> Document section:
◆ ◆ ◆ ◆ ◆

Federal Court Decisions

Decision Information

Decision Content

Date: 20210916


Docket: IMM-28-20

Citation: 2021 FC 959

Ottawa, Ontario, September 16, 2021

PRESENT: The Honourable Mr. Justice Lafrenière

BETWEEN:

GURDIAL SINGH

Applicant

and

THE MINISTER OF

CITIZENSHIP AND IMMIGRATION

Respondent

JUDGMENT AND REASONS

I. Overview

[1] This is an application for judicial review of the decision dated December 19, 2019 [Decision], of a member of the Immigration Division [ID Member], to issue an exclusion order against the Applicant because he is a person described in paragraph 40(1)(a) of the Immigration and Refugee Protection Act, SC 2001, c 27 [IRPA]. In particular, the ID Member found the Applicant is a foreign national who, by misrepresentation, did or could have induced an error in the administration of the IRPA.

[2] For the reasons set out below, the application for judicial review is dismissed.

II. Background Facts

[3] The facts in this case are largely not in dispute.

[4] Mr. Singh is a citizen of India. He arrived in Canada on December 25, 2017 on a temporary resident visa, also referred to as a visitor visa. In his visa application, the Applicant stated the purpose of his visit was to spend more time with family.

[5] On May 26, 2018, the Applicant submitted an application for an extension of his visitor visa on the same grounds. The application was approved and the Applicant’s visitor visa was extended to November 30, 2018.

[6] In October 2018, the Applicant became curious about employment opportunities in Canada. As he was browsing online, he came across a job posting by Matharu & Kelsi Welding Services [Matharu], which corresponded to his qualifications and skills as a welder.

◆ ◆ ◆ ◆ ◆

> What this exercise asks:
A: Answer these questions using the court decision:
(i) Of which country is Mr. Singh a citizen?
(ii) Until what date was the Applicant's visitor visa extended?
(iii) Which company posted the job listing that the Applicant found online?
B: Transcribe the court decision word for word from "[2] For the" to "as a welder.".
The data that comes next is separate material and has no connection to the court decision.

> Data segment:
◆ ◆ ◆ ◆ ◆

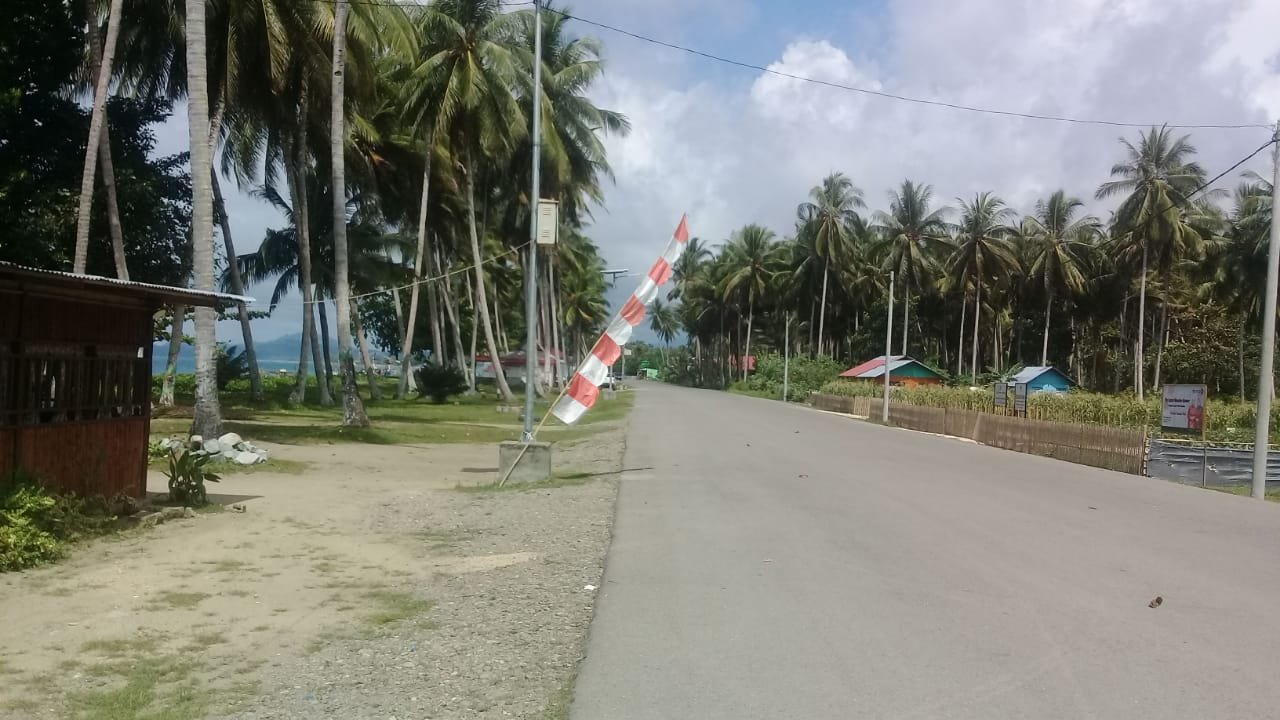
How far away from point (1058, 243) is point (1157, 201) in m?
10.5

◆ ◆ ◆ ◆ ◆

> Solutions to the exercise:
A:
(i) India
(ii) November 30, 2018
(iii) Matharu & Kelsi Welding Services

B:
[2] For the reasons set out below, the application for judicial review is dismissed.

II. Background Facts

[3] The facts in this case are largely not in dispute.

[4] Mr. Singh is a citizen of India. He arrived in Canada on December 25, 2017 on a temporary resident visa, also referred to as a visitor visa. In his visa application, the Applicant stated the purpose of his visit was to spend more time with family.

[5] On May 26, 2018, the Applicant submitted an application for an extension of his visitor visa on the same grounds. The application was approved and the Applicant’s visitor visa was extended to November 30, 2018.

[6] In October 2018, the Applicant became curious about employment opportunities in Canada. As he was browsing online, he came across a job posting by Matharu & Kelsi Welding Services [Matharu], which corresponded to his qualifications and skills as a welder.